§ **Problem requirements**: Nothing but the lines from the one containing "class: Mammalia" to the end of the data should be returned, each exactly as written.

Data for this exercise Start Marker

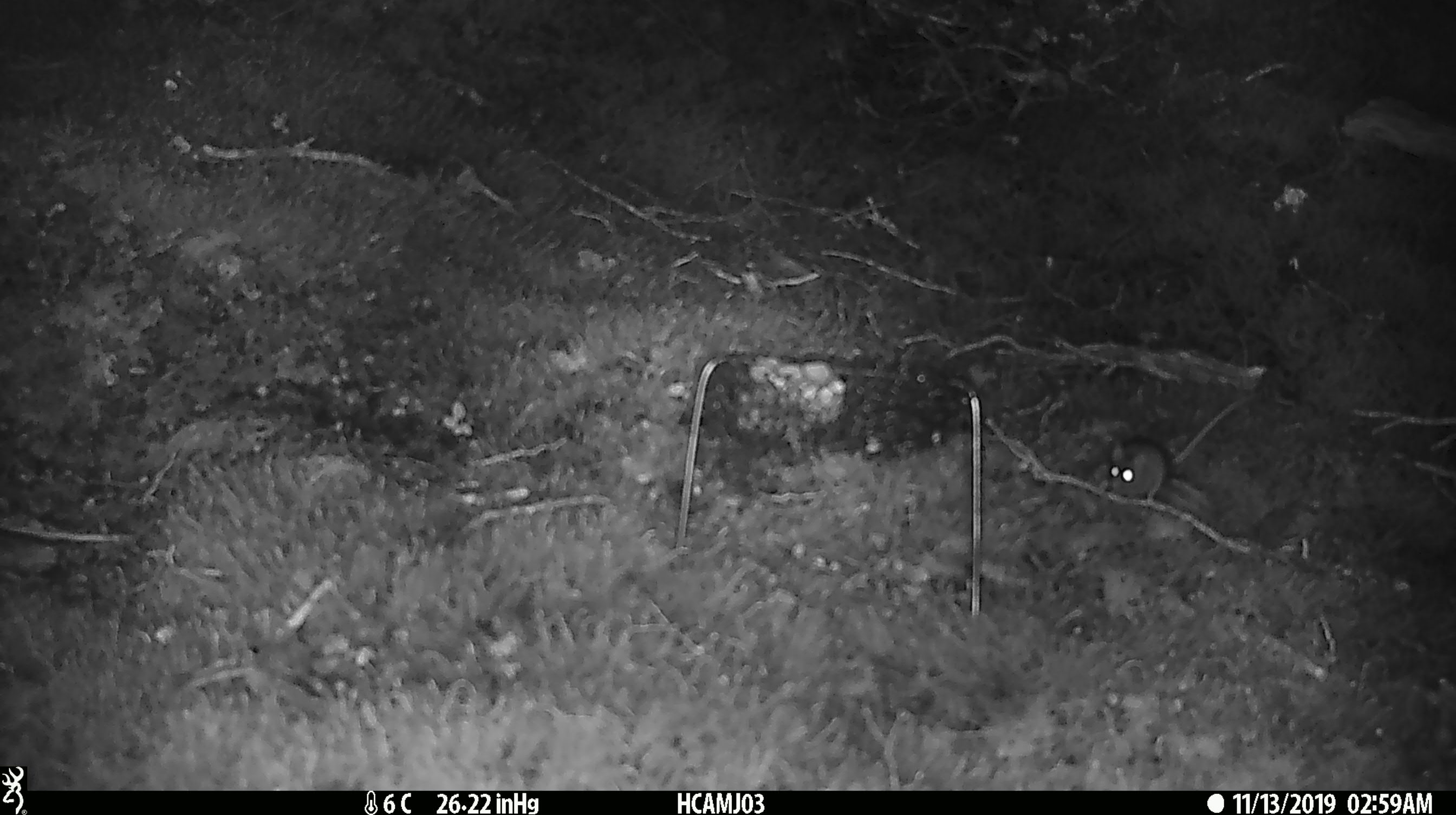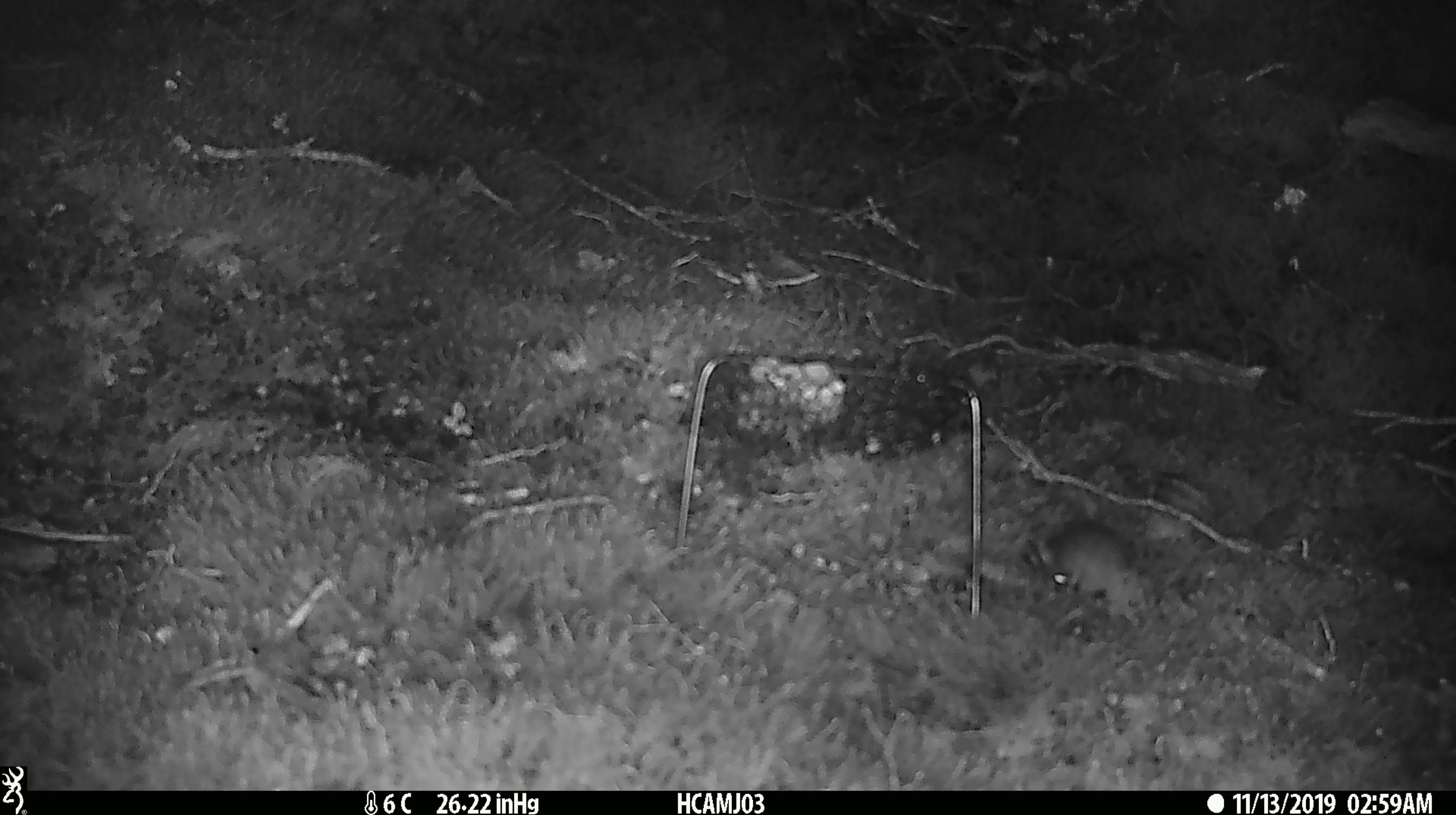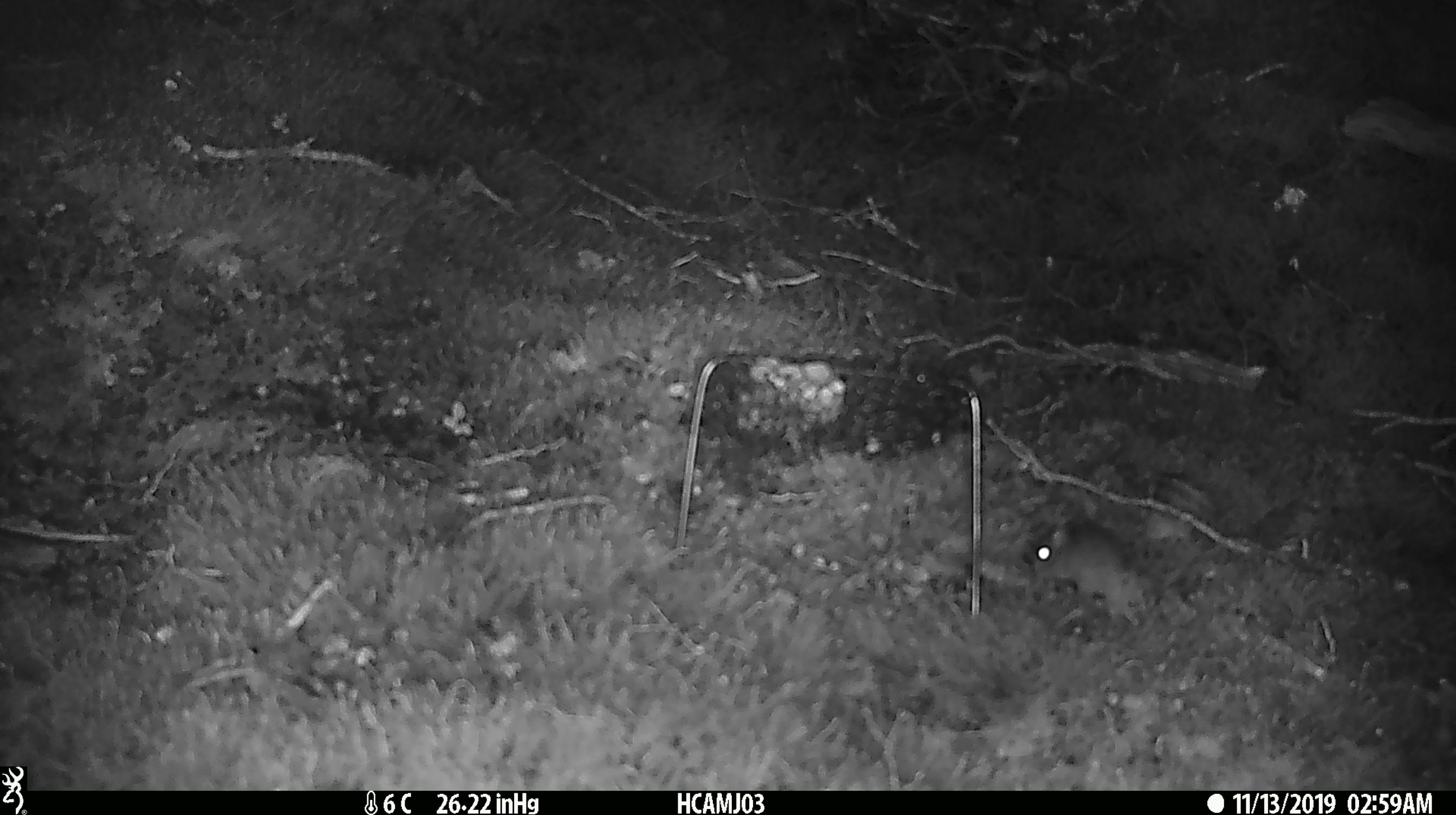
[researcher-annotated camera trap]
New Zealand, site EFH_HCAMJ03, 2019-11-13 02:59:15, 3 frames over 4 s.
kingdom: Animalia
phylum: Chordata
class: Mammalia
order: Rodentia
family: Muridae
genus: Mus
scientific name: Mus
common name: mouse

Data for this exercise End Marker

§ **Reply**:
class: Mammalia
order: Rodentia
family: Muridae
genus: Mus
scientific name: Mus
common name: mouse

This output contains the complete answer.